The task:
Answer these from the passage on Ripasso Energy's 2018:
1. How many years had passed since Ripasso Energy was founded?
2. Production of which product started in 2018?
3. Which phase did the company move into in 2018?

2018 was an exciting and eventful year, but it was perhaps above all a year of maturity. Ten years have passed since I founded Ripasso Energy with the express ambition of “developing and commercialising the incomparable ability of Stirling technology to convert thermal energy to electricity.” During the first nine years, the company’s focus was on just that, development. On developing and streamlining the Stirling engine, and on adapting it for series production. On developing a solar energy solution. On developing a hybridisation function so that the same Stirling engine can be run on both solar energy and gas combustion, and on developing the engine and the PWR BLOK to be able to convert residual gases.
2018 thus differs considerably from previous years. This year, our focus has been more on developing our own organisation, focusing on sales and starting up production of the PWR BLOK 400-F. The best way to sum it up is probably to say that in 2018 Ripasso Energy took the first step into the next phase of the company’s development. From the development phase to the production and sales phase. Of course, this does not mean that we have put down our development work – on the contrary. What it means instead is that we have come one step closer to our vision of “establish(ing) the Stirling engine as the best alternative for local, sustainable electricity generation.”

Source excerpt:
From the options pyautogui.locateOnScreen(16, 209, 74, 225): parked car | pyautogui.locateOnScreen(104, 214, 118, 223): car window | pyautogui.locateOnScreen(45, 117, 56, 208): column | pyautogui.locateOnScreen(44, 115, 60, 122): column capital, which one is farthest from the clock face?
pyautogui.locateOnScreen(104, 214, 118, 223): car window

Complete output:
1. Ten years.
2. The PWR BLOK 400-F.
3. The production and sales phase.